OK, so this was a new dermatologist. And, we didn’t really know each other. And, she seemed pretty convincing that I was there for no reason. She proceeded to tell me that while the Actinic Keratosis that I was diagnosed with was sometimes called “pre-cancer” that the likelihood of it being cancer was really low (yes, I’d heard that before) AND that it usually takes decades for it to become cancerous.

So, while I wasn’t so impressed with the bedside manners of this dermatologist, they were [at least] making me feel like there was nothing to be worried about. In the back of my mind, I started thinking – maybe I don’t even need to get this biopsied. Maybe I should just get it frozen off again.

But, a bit more time with this dermatologist made me just want to “get it over with.” To be honest, I should have asked a lot more questions. However, I was already feeling like I was wasting their time. So, I just decided to move forward. We did the biopsy. I remember asking what would need to be done if it was something and their response was “not much more than what we’re doing today.” (but, again, it felt more like a brush-off than a real answer)
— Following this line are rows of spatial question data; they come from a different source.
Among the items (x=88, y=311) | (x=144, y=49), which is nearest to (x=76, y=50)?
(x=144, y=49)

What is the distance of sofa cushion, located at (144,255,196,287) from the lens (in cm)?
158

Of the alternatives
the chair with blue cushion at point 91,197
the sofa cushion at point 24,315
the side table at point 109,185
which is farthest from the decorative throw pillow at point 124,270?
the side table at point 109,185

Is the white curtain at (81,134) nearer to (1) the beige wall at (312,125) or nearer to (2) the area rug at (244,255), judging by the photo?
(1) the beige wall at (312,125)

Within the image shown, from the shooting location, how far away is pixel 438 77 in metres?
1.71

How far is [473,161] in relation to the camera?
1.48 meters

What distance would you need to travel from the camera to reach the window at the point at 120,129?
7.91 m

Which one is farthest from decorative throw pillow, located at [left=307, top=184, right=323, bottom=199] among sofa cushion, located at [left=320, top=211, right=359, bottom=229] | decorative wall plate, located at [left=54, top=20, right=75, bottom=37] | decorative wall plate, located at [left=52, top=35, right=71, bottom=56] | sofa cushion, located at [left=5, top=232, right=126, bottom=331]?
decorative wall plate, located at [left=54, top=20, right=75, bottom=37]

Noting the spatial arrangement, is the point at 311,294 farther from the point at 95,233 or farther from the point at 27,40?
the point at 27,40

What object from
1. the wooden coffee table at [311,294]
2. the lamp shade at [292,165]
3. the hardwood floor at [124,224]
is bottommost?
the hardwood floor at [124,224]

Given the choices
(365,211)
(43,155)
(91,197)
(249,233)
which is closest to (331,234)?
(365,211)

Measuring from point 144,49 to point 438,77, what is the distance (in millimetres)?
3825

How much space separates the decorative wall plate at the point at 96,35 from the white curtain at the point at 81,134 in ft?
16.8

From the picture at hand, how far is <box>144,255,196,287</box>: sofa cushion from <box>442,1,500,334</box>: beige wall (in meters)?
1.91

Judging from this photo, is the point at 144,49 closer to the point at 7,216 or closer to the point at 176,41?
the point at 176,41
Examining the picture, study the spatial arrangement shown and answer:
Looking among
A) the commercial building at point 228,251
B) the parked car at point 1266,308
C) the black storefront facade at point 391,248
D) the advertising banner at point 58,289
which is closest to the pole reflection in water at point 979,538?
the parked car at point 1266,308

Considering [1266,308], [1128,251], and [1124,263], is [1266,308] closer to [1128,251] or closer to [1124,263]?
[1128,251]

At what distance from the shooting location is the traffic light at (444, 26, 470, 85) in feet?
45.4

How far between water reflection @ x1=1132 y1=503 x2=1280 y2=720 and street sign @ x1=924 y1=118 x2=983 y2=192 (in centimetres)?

I left. I went home. I got more and more frustrated for the next few hours as I realized what an incredibly frustrating visit I had had. The doctor didn’t really interact. They didn’t seem to want to answer questions. I thought – at least I can research things and investigate this. I have people to chat with about this, etc. What would the experience be (with that doctor) for someone else who doesn’t use the internet, etc. I ended up writing a 2 page letter to the head of dermatology. Here’s a VERY small highlight:

Today, I had my first and last appointment with Dr. XYZ of Dermatology.

… They need to understand that just because my problem isn’t interesting to them, it’s still something that I want taken seriously. …

The good news is that they took away most of my fears of something nasty; I’m looking forward to hearing my incredibly lame results.

So, I waited. It was a Tuesday when I had the appointment. It was Tuesday night when I wrote the letter. Then, on Wednesday, I was even more frustrated with the biopsy. I was told not to remove the band-aid for 24 hours but when I did, I had a grand-canyon-like crevice on my face. [Note about my overreaction: it was about the size of a dime. But, it was on my face and it was awful looking. All I could think about was - sh*t, that's gonna leave a mark. And, sh*t why didn't they tell me that this biopsy was going to be so much bigger than the original spot and much deeper than I expected. Ugh. Again, I wish I had asked more questions.]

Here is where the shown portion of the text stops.